What We Know About China's 19th Party Congress And The Possible Economic Fallout

On October 18, China will hold its 19th National Party Congress, which will provide broad indications for economic policy in the coming years. While it has been projected that there will be significant changes among the top party members, President Xi is widely expected to be reappointed, and he will likely follow a similar reform trajectory, focusing on mixed ownership reform for state-owned enterprises and less orientation toward the market. Xi's record so far can provide some understanding of what economic policy will look like in the next five years.

The meeting ahead

The meeting this month will also determine the structure of China’s top leadership. A number of officials in the Politburo and Politburo Standing Committee may retire based on age restrictions, unless these restrictions are waived. The party congress will also signal whether Xi Jinping can be expected to extend his time in office past 2022. The world will be watching to find out if he allows a successor from a rival party to join the Standing Committee, as did Jiang Zemin and Hu Jintao, or whether only a less experienced Xi loyalist will be promoted. The latter would indicate that Xi may be headed for a third term in office.

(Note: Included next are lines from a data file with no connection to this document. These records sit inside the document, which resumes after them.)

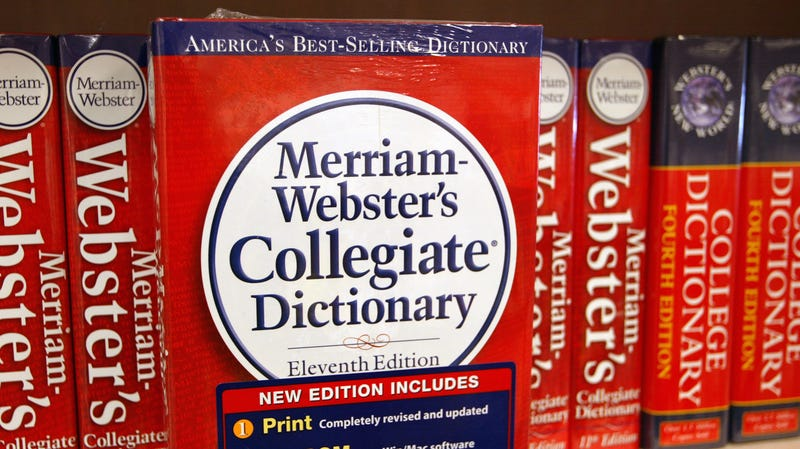 "Merriam-Webster adds 530 words to online dictionary, including ""dad joke"" and gender-neutral pronouns"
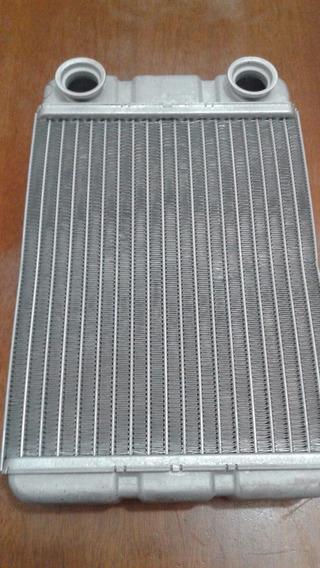 Radiador - Ar Quente P/linha Agile/montana.original-original
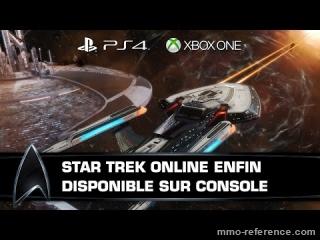 Vidéo Lancement Star Trek Online sur consoles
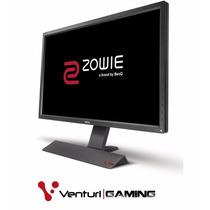 Monitor Led Gamer Benq Zowie 27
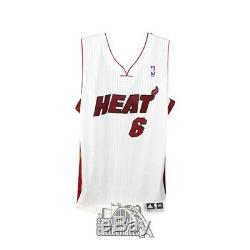 Lebron James Signé Autographié Blanc Stat Jersey Miami Heat / 25 Uda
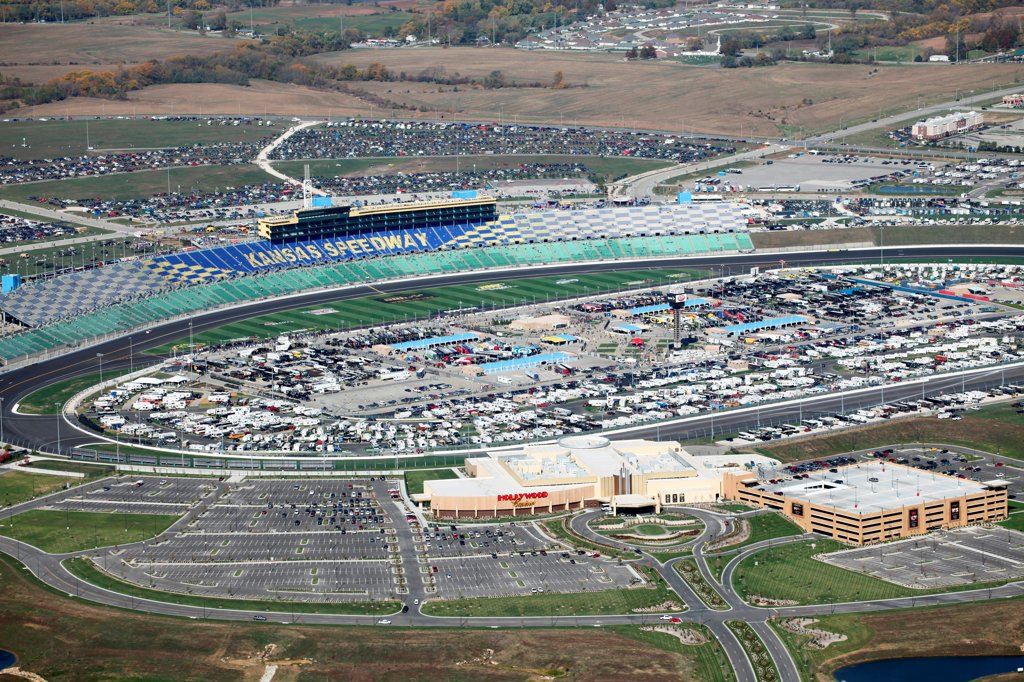 Stock Photo: 4017-3769 USA, Missouri, Kansas City, Aerial view of Kansas Speedway and Hollywood Casino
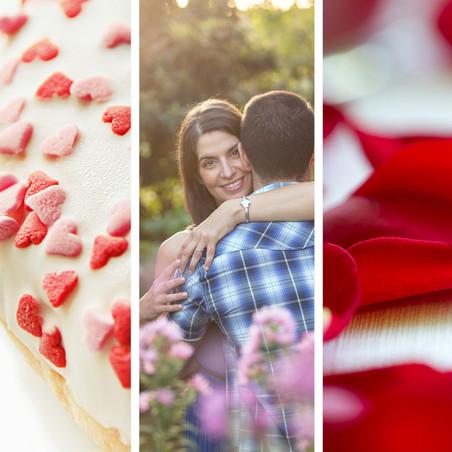 A San Valentino regala un servizio fotografico!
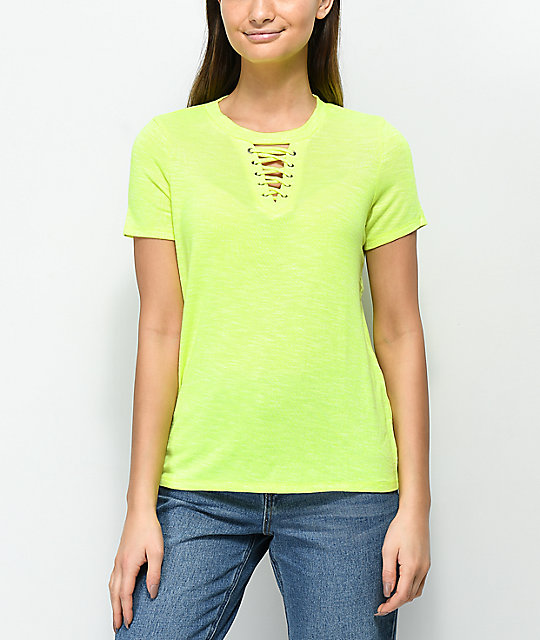 Love. Fire Haydon Neon Yellow Lace-Up Top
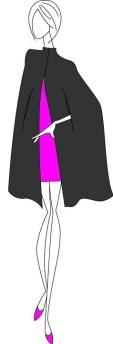 cape illustration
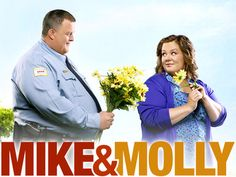 Melissa McCarthy in Mike & Molly. Let's face it Melissa McCarthy is awesome. Melissa Mccarthy, Best Tv Shows, Movies And Tv Shows, Favorite Tv Shows, Favorite Things, Nostalgia, Victoria, Book Tv, Me Tv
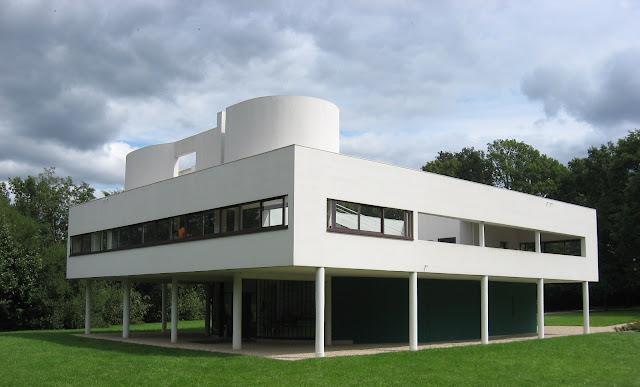 architettura-villa-Savoye-Le-Corbusier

Although specific economic policies are not laid out at the October meeting, who ascends to power and what is stated officially at this meeting sets a strong tone for the Third Plenary Session of the 19th CPC Central Committee in the fall of 2018, which will itself set forth an economic agenda for the next five years. Because it is all but guaranteed that Xi Jinping will remain in power and grow in stature after this congress, we can examine his preferred economic policies in recent years and predict what policy will look like.

The next five years

China’s current blend of state and market capitalism appears poised to become further ingrained in the economy. Over the past five years under Xi Jinping, sweeping economic and financial reforms have taken a backseat to the preservation of economic stability. The state has taken a heavy hand in financial markets, bailing out the stock market in the summer of 2015 when the stock bubble burst, and backtracking on exchange rate liberalization by reducing the role of market forces in that area. Reforms have also been slow in the services sector, and the level of state control has remained high.

The reform focus under President Xi has been on mixed ownership reform of state owned enterprises (SOEs). 2017 was supposed to be a year dedicated to implementing mixed ownership reform at the local level, carried out using pilot cases. The process maintains state control over SOEs while locating additional sources of funding for these enterprises. Similarly and more generally, Party control of enterprises is likely to be reinforced as it has been in recent years.